Song by Marília Mendonça and Maiara & Maraisa

from the album Todos os Cantos Vol. 1
- Language: Portuguese
- Recorded: December 5, 2018
- Genre: Sertanejo
- Length: 2:55.
- Label: Som Livre
- Composers: Gustavo Martins, Murilo Huff, Rafael Augusto, Ricardo Vismarck, Ronael
- Producer: Eduardo Pepato

Todos os Cantos Vol. 1 track listing
- "Ciumeira"; "Sem Sal"; "Bem Pior Que Eu"; "Casa da Mãe Joana (canção)|Casa da Mãe Joana"; "Bye Bye (canção de Marília Mendonça)|Bye Bye"; "Bebi Liguei"; "Passa Mal"; "Amigo Emprestado"; "Sabiá"; "Bebaça"; "Obrigado por Estragar Tudo"; "Love à Queima Roupa";

= Bebaça =

"Bebaça" is a song by Brazilian singer and songwriter Marília Mendonça featuring Maiara & Maraisa, released in 2019 by Som Livre label as part of the album Todos os Cantos Vol. 1.

== Composition ==
Like other songs from the Todos os Cantos project, "Bebaça" is not a copyrighted song. Its composers are Gustavo Martins, Murilo Huff, Rafael Augusto, Ricardo Vismarck and Ronael. The song is about alcoholism, centered around the story of a drunk woman at a party.

== Recording ==
The song was recorded live on December 5, 2018, at Parque das Águas in Cuiabá, the capital of the state of Mato Grosso.
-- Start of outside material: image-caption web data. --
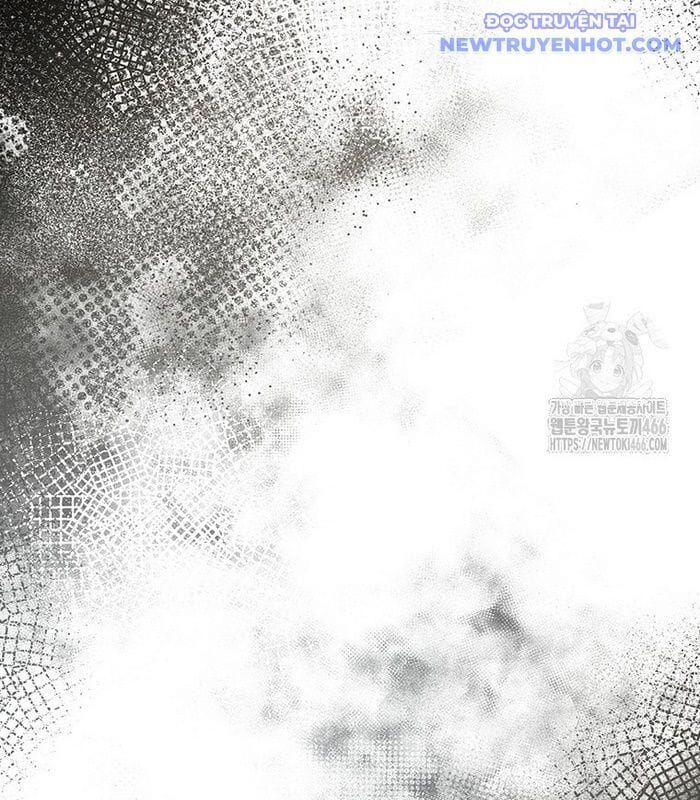 đọc truyện Thực Long Ma Pháp Sư Chương 90 ảnh 83 tại Thiên Thai Truyện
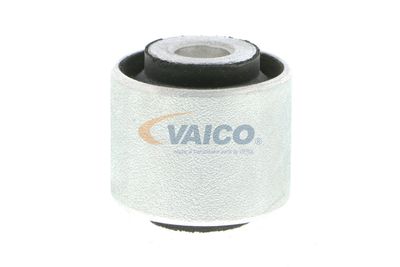 LAGERUNG ACHSSTREBE VAICO V301648 47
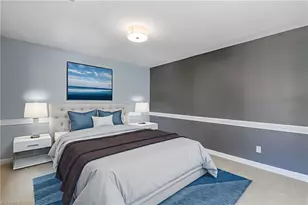 1203 Westminster Dr, Greensboro, NC 27410 - Photo 29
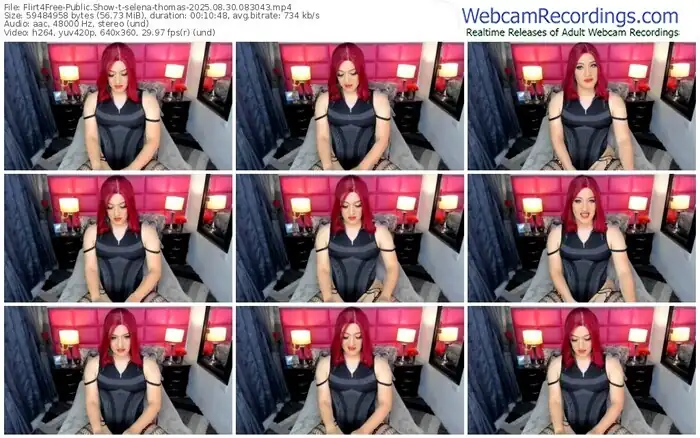 2025/08/30/flirt4free-selena-thomas-08-30-43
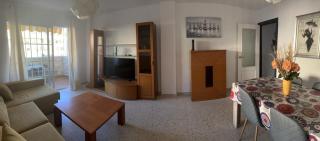 Mefistofeles ZH Apartaments - 5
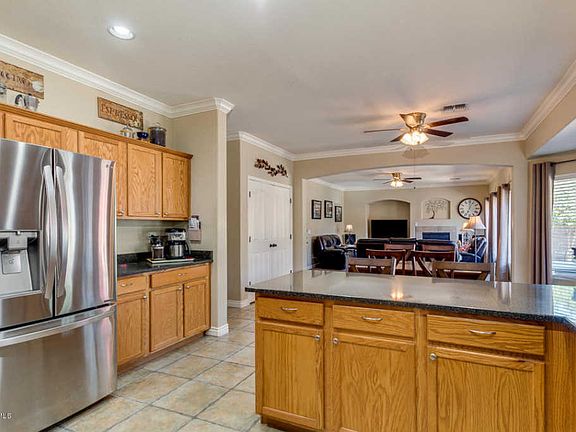 5th image of 21675 S 185th Pl
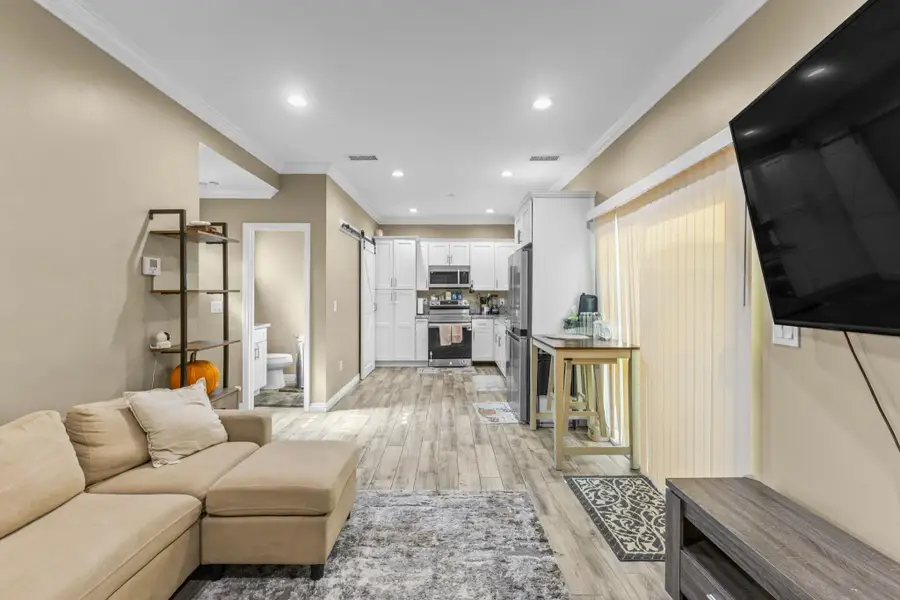 903-5 Concepcion Ave, Spring Valley, CA 91977 - Image #3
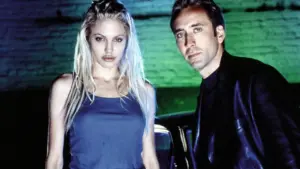 Filme clássico com Nicolas Cage, 60 Segundos entrou no top 10 do Mercado Play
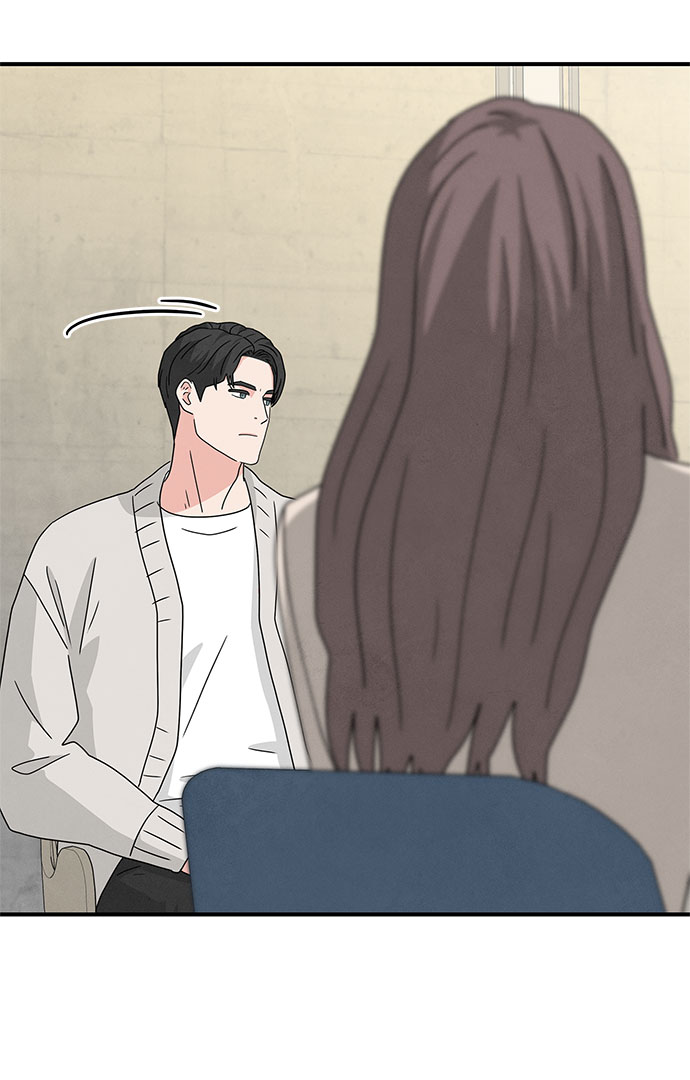 第27话28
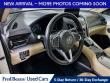 2019 Acura RDX Standard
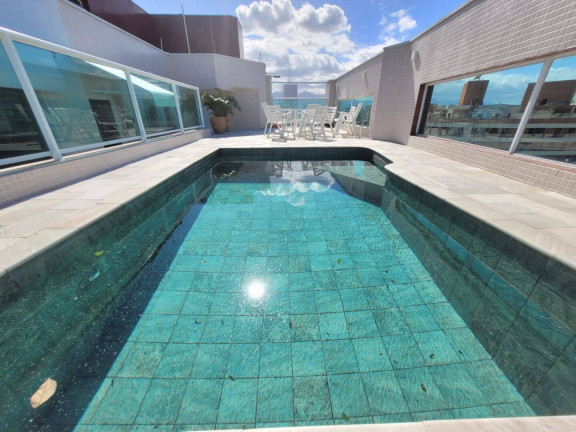 Imagem Cobertura com 4 Quartos à Venda, 323 m² em Riviera De São Lourenço - Bertioga Imagem Cobertura com 4 Quartos à Venda, 323 m² em Riviera De São Lourenço - Bertioga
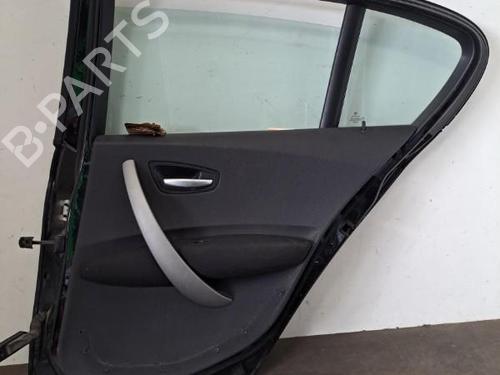 Right rear door BMW 1 (E87) 118 d | BP28410145C5 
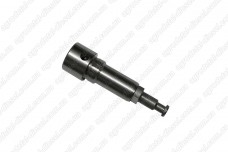 Пара плунжерная A274 Gamma Diesel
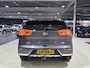Kia Niro Hybrid 1.6 GDi ExecutiveLine Trekhaak, Stoel en Stuur verwarming, Apple Carplay/Android Auto, Navigatie, Camera.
The presentation took place during the night, after the singer delivered flyers around the city center along with Maiara & Maraisa and talked to fans. Despite the fact that the recordings by Marília were already known at the time, the participation of Maiara & Maraisa was a surprise for the live audience.

== Launch and reception ==
"Bebaça" was released online in 2019 as part of the album Todos os Cantos Vol. 1. Despite not being a single, the video version of the song reached over 5 million views in about five days.

In 2020, "Bebaça" received a double diamond record from Pro-Música Brasil.

== Certifications ==

Certifications for "Bebaça"
| Region | Certification | Certified units/sales |
| Brazil (Pro-Música Brasil) | 3× Diamond | 900,000^{‡} |
^{‡} Sales+streaming figures based on certification alone.